SemGuS-git / Semgus-Parser

Library and tool for parsing SemGuS specifications
MIT License
4 stars 1 forks source link

Negative integer literals not parsed correctly #5

Closed WileyCorning closed 3 years ago

WileyCorning commented 3 years ago

I haven't investigated this too deeply, but a constant value of e.g. -5 is not parsed as an integer literal. See for example this unit test, where the case involving negative numbers fails.

I believe this is due to the following part of semgus.g4:

SYMBOL : ([a-z]|[A-Z]|'_'|'+'|'-'|'*'|'&'|'|'|'!'|'~'|'<'|'>'|'='|'/'|'%'|'?'|'.'|'$'|'^')(([a-z]|[A-Z]|'_'|'+'|'-'|'*'|'&'|'|'|'!'|'~'|'<'|'>'|'='|'/'|'%'|'?'|'.'|'$'|'^') | ([0-9]))*;

INTEGER : ('-'?([0-9])+);

It looks like the rule for SYMBOL will match a '-' followed by zero or more numeric characters; this may be taking precedence over INTEGER here.

kjcjohnson commented 3 years ago

It looks to be the case.

I think all that's needed is moving the SYMBOL part below REALCONST. I pretty much just lifted these parts from the Sygus grammar, and they have SYMBOL last.

kjcjohnson commented 3 years ago

Actually, after reading the SyGuS-IF 2.0 spec, I think the current behavior may incidentally be correct, and we based our grammar off an older version.

In the latest spec, SyGuS doesn't support negative literals and instead requires them to be written as, e.g., (- 5).

Still, our current behavior is a bit questionable in that it allows -5 as a symbol instead of emitting an error or warning that you're probably doing something wrong.

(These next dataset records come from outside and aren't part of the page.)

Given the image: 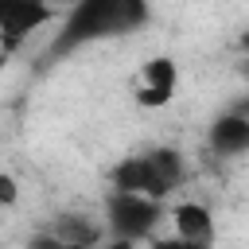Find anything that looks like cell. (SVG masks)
I'll list each match as a JSON object with an SVG mask.
<instances>
[{"mask_svg":"<svg viewBox=\"0 0 249 249\" xmlns=\"http://www.w3.org/2000/svg\"><path fill=\"white\" fill-rule=\"evenodd\" d=\"M47 233H54L58 241H66V245H82V249H93L101 237H105V226L101 222H93V214H78V210H66V214H58L51 226H47Z\"/></svg>","mask_w":249,"mask_h":249,"instance_id":"cell-8","label":"cell"},{"mask_svg":"<svg viewBox=\"0 0 249 249\" xmlns=\"http://www.w3.org/2000/svg\"><path fill=\"white\" fill-rule=\"evenodd\" d=\"M152 19V4L148 0H74L58 23V35L51 43V54H74L89 43H105V39H121L140 31Z\"/></svg>","mask_w":249,"mask_h":249,"instance_id":"cell-1","label":"cell"},{"mask_svg":"<svg viewBox=\"0 0 249 249\" xmlns=\"http://www.w3.org/2000/svg\"><path fill=\"white\" fill-rule=\"evenodd\" d=\"M163 218L171 222V233H175V237L195 241V245H214V214H210L206 202L183 198V202H175L171 210H163Z\"/></svg>","mask_w":249,"mask_h":249,"instance_id":"cell-7","label":"cell"},{"mask_svg":"<svg viewBox=\"0 0 249 249\" xmlns=\"http://www.w3.org/2000/svg\"><path fill=\"white\" fill-rule=\"evenodd\" d=\"M148 249H210V245H195V241H183L175 233H152L148 237Z\"/></svg>","mask_w":249,"mask_h":249,"instance_id":"cell-10","label":"cell"},{"mask_svg":"<svg viewBox=\"0 0 249 249\" xmlns=\"http://www.w3.org/2000/svg\"><path fill=\"white\" fill-rule=\"evenodd\" d=\"M27 249H82V245H66V241H58L54 233H47V230H43V233H35V237H31V245H27Z\"/></svg>","mask_w":249,"mask_h":249,"instance_id":"cell-11","label":"cell"},{"mask_svg":"<svg viewBox=\"0 0 249 249\" xmlns=\"http://www.w3.org/2000/svg\"><path fill=\"white\" fill-rule=\"evenodd\" d=\"M93 249H140V241H128V237H101Z\"/></svg>","mask_w":249,"mask_h":249,"instance_id":"cell-12","label":"cell"},{"mask_svg":"<svg viewBox=\"0 0 249 249\" xmlns=\"http://www.w3.org/2000/svg\"><path fill=\"white\" fill-rule=\"evenodd\" d=\"M19 202V179L12 171H0V210H12Z\"/></svg>","mask_w":249,"mask_h":249,"instance_id":"cell-9","label":"cell"},{"mask_svg":"<svg viewBox=\"0 0 249 249\" xmlns=\"http://www.w3.org/2000/svg\"><path fill=\"white\" fill-rule=\"evenodd\" d=\"M179 89V66L171 54H152L140 66V82H136V105L140 109H167L175 101Z\"/></svg>","mask_w":249,"mask_h":249,"instance_id":"cell-5","label":"cell"},{"mask_svg":"<svg viewBox=\"0 0 249 249\" xmlns=\"http://www.w3.org/2000/svg\"><path fill=\"white\" fill-rule=\"evenodd\" d=\"M187 179V160L179 148H148L140 156H124L113 163L109 171V187L113 191H132V195H148V198H167L175 187H183Z\"/></svg>","mask_w":249,"mask_h":249,"instance_id":"cell-2","label":"cell"},{"mask_svg":"<svg viewBox=\"0 0 249 249\" xmlns=\"http://www.w3.org/2000/svg\"><path fill=\"white\" fill-rule=\"evenodd\" d=\"M206 144L214 156L222 160H233L241 152H249V113L245 109H226L210 121L206 128Z\"/></svg>","mask_w":249,"mask_h":249,"instance_id":"cell-6","label":"cell"},{"mask_svg":"<svg viewBox=\"0 0 249 249\" xmlns=\"http://www.w3.org/2000/svg\"><path fill=\"white\" fill-rule=\"evenodd\" d=\"M163 222V202L148 198V195H132V191H113L101 202V226L105 237H128V241H148L152 233H160Z\"/></svg>","mask_w":249,"mask_h":249,"instance_id":"cell-3","label":"cell"},{"mask_svg":"<svg viewBox=\"0 0 249 249\" xmlns=\"http://www.w3.org/2000/svg\"><path fill=\"white\" fill-rule=\"evenodd\" d=\"M58 19L51 0H0V58L16 54L35 31Z\"/></svg>","mask_w":249,"mask_h":249,"instance_id":"cell-4","label":"cell"}]
</instances>
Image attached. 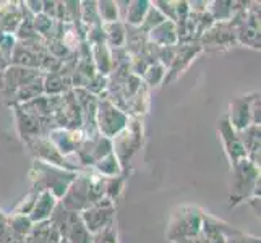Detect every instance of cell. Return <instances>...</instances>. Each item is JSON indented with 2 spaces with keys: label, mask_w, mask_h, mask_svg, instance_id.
<instances>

WileyCorning commented 3 years ago

Thanks for the info. Do you see a strong reason to avoid supporting negative literals? It would seem to me like a reasonable feature to expect.

Unless there are any objections, I'll go ahead and implement + test the fix you proposed.

kjcjohnson commented 3 years ago

I agree it's reasonable, but it's not in the SMT-LIB standard, as far as I can tell.

The syntax for terms and sorts now coincides with the corresponding syntax for terms and sorts from SMT-LIB versions 2.0 and later. There are three notable changes with respect to the previous SyGuS format that come as a result of this change. First, negative integer and real constants must be written with unary negation, that is, the integer constant negative one must be written (−1), whereas previously it could be written −1. [...]

https://sygus.org/assets/pdf/SyGuS-IF_2.0.pdf (page 2)

And page 95 of https://smtlib.cs.uiowa.edu/papers/smt-lib-reference-v2.6-r2021-04-02.pdf shows:

<numeral> ::= 0 | a non-empty sequence of digits not starting with 0 <decimal> ::=<numeral>.0*<numeral>

which does not include a leading minus.

Since SyGuS explicitly removed support for this, I'm very hesitant to add it in here. If we say we're using SMT-LIB format, then I think we should just defer to that spec instead of doing something that's sort-of compatible and having to remove it later.

kjw227 commented 3 years ago

I agree that we should stick to SMT-LIB syntax for now, at least until we understand why terms like -1 are disallowed. As Keith says, SMT-LIB for some reason disallows this syntax. In page 38, it states that

The set of values for the Int sort consists of all numerals and all terms of the form (- n) where n is a numeral other than 0.

kjcjohnson commented 3 years ago

Closing this as not a bug. SMT-LIB2 doesn't support negatives, and the upcoming S-expression support sticks to SMT-LIB2 syntax.